October, 2017, will mark a turning point in American history. Pursuant to the JFK Records Act of 1992, all remaining classified files relating to the assassination of President John Kennedy are slated to be released to the American public. If no opposition is received from the FBI, CIA or any government agency with a vested interest in the files, more than 3,000 pages of once classified documents will be disclosed more than 50 years after Kennedy’s tragic death on the streets of Dallas, Texas.
While the news of this possible release of thousands of documents is uplifting, it also raises concerns about the U.S. intelligence community and its prior actions under Kennedy’s administration. Researchers of JFK’s murder have long suspected the involvement of the CIA of having a role in the murder. And although no one at the CIA was ever officially charged or prosecuted for Kennedy’s death, there were many actions of the agency that were not only strange but deeply disturbing. The House Select Committee on Assassinations served to shed light on the mysterious agency whose cover had been slowly lifted as a result of the Watergate investigation and the failed counterintelligence activities James J. Angleton, arguably the most mysterious figure in CIA history. The American public learned of the infamous actions of the agency in places such as Nazi Germany, Iraq, Guatemala and Cuba. The alliance with Italian-American gangsters and the smuggling of arms and ammunition to Cuban rebels opened the eyes of many Americans unaware of the true activities of the secretive agency. If the documents are released next October, just what exactly could that mean for the CIA and the American public? Jefferson Morley seeks to answer those questions in this short analysis of the many unanswered questions regarding the CIA and the death of John F. Kennedy.

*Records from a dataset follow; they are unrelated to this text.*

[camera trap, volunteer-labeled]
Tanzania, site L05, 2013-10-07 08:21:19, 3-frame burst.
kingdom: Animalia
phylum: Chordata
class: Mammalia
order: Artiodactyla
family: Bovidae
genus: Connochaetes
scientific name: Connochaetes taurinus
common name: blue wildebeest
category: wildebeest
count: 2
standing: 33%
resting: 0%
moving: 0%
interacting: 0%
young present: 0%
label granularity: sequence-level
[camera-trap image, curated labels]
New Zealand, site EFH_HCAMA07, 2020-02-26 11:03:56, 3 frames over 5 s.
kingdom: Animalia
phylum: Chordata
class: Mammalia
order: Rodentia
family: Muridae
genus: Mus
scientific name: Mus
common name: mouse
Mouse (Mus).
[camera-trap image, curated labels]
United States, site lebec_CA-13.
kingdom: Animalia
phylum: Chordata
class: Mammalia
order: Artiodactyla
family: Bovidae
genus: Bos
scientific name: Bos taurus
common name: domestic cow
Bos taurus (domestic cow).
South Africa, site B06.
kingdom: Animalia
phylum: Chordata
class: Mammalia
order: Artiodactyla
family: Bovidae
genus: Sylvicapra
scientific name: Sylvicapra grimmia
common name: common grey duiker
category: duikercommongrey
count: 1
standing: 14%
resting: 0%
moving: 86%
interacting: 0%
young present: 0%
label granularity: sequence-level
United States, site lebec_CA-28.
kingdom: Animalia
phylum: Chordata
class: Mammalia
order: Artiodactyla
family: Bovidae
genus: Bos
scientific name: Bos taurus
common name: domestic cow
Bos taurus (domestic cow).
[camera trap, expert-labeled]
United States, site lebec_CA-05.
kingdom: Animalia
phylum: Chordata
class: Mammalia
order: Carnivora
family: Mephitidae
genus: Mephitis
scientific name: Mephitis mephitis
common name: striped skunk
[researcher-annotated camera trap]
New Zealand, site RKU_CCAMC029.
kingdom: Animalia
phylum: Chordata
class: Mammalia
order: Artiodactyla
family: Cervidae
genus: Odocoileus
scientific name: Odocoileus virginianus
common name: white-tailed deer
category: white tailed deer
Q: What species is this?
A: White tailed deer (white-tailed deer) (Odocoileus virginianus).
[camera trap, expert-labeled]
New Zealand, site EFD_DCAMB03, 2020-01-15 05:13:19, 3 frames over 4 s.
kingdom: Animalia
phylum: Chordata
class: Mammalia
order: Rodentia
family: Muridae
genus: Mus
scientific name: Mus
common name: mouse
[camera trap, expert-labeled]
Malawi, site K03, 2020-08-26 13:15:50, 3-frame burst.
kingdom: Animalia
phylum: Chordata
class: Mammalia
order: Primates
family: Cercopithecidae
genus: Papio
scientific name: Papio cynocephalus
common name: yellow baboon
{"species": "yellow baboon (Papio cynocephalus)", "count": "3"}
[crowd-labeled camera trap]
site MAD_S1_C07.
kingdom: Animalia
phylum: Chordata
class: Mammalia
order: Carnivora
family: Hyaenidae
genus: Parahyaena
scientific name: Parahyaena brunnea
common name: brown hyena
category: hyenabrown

A study of the assassination produces an endless amount of names, places, times and locations. Like a never-ending puzzle, it’s a mystery that has grown deeper over time. But as the layers of complexity have been peeled off, names and faces have been matched putting together crucial pieces of the crime. Among those faces which are known to long-term investigators, assassination researchers and mentioned in this book are David Morales, David Atlee Phillips, Richard Helms, and the legendary and infamous William Harvey. While none of the aforementioned were ever charged with any crime relating to Kennedy’s death, their names have come up more than once over the years as suspects who may have taken part in the plan to murder Kennedy or in the actions to cover up the crime. The documents slated for release contain pages of information relating to most of these complex figures. Morley touches briefly on the lives of these former intelligence legends giving a primer of what could possibly come forth with the release of the once classified records.
The murder of John F. Kennedy continues to haunt the United States and is by far the most infamous murder of a government official in United States history. To the young generation of America, Kennedy is a remnant of a very distant past, but for older Americans, his death was a turning point in the direction and history of the United States. Some have speculated that the truth about JFK’s murder would never been known, at least not in this lifetime. The release of the records in October, 2017 gives hope that the truth may eventually come out and possibly in this lifetime. And as Morley has pointed out, the CIA may have serious cause for concern.